> **TASK INSTRUCTIONS**:
Your output should consist solely of the lines from the one with "THE ENZYME'S ACTIVITY" through the end of the records, reproduced exactly, both ends included.

Records from a data collection:
****

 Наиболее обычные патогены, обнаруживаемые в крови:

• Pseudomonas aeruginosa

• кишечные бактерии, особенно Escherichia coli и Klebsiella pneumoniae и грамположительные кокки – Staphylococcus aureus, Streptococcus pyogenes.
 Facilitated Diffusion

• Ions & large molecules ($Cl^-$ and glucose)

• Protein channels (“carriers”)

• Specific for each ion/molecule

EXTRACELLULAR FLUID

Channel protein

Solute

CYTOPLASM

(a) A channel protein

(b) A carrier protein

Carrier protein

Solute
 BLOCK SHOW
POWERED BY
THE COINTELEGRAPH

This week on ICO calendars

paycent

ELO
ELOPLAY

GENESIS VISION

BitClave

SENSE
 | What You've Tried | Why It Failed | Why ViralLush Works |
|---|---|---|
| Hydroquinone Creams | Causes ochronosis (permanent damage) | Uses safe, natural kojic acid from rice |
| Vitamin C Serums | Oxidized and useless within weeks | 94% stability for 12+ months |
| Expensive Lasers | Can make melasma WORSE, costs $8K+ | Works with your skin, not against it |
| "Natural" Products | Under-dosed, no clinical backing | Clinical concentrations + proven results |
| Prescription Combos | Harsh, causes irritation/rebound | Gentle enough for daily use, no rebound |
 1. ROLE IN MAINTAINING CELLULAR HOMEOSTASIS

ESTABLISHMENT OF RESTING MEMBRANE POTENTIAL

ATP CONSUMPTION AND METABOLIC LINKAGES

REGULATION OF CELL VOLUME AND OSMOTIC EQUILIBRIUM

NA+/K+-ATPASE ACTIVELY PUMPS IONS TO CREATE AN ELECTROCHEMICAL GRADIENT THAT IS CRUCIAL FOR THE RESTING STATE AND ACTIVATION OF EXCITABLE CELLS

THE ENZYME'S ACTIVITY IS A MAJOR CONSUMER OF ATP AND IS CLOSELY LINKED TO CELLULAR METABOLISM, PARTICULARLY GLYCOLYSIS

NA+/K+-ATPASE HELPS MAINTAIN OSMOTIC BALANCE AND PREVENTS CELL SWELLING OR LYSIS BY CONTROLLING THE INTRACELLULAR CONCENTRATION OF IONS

****

> **OUTPUT**:
THE ENZYME'S ACTIVITY IS A MAJOR CONSUMER OF ATP AND IS CLOSELY LINKED TO CELLULAR METABOLISM, PARTICULARLY GLYCOLYSIS

NA+/K+-ATPASE HELPS MAINTAIN OSMOTIC BALANCE AND PREVENTS CELL SWELLING OR LYSIS BY CONTROLLING THE INTRACELLULAR CONCENTRATION OF IONS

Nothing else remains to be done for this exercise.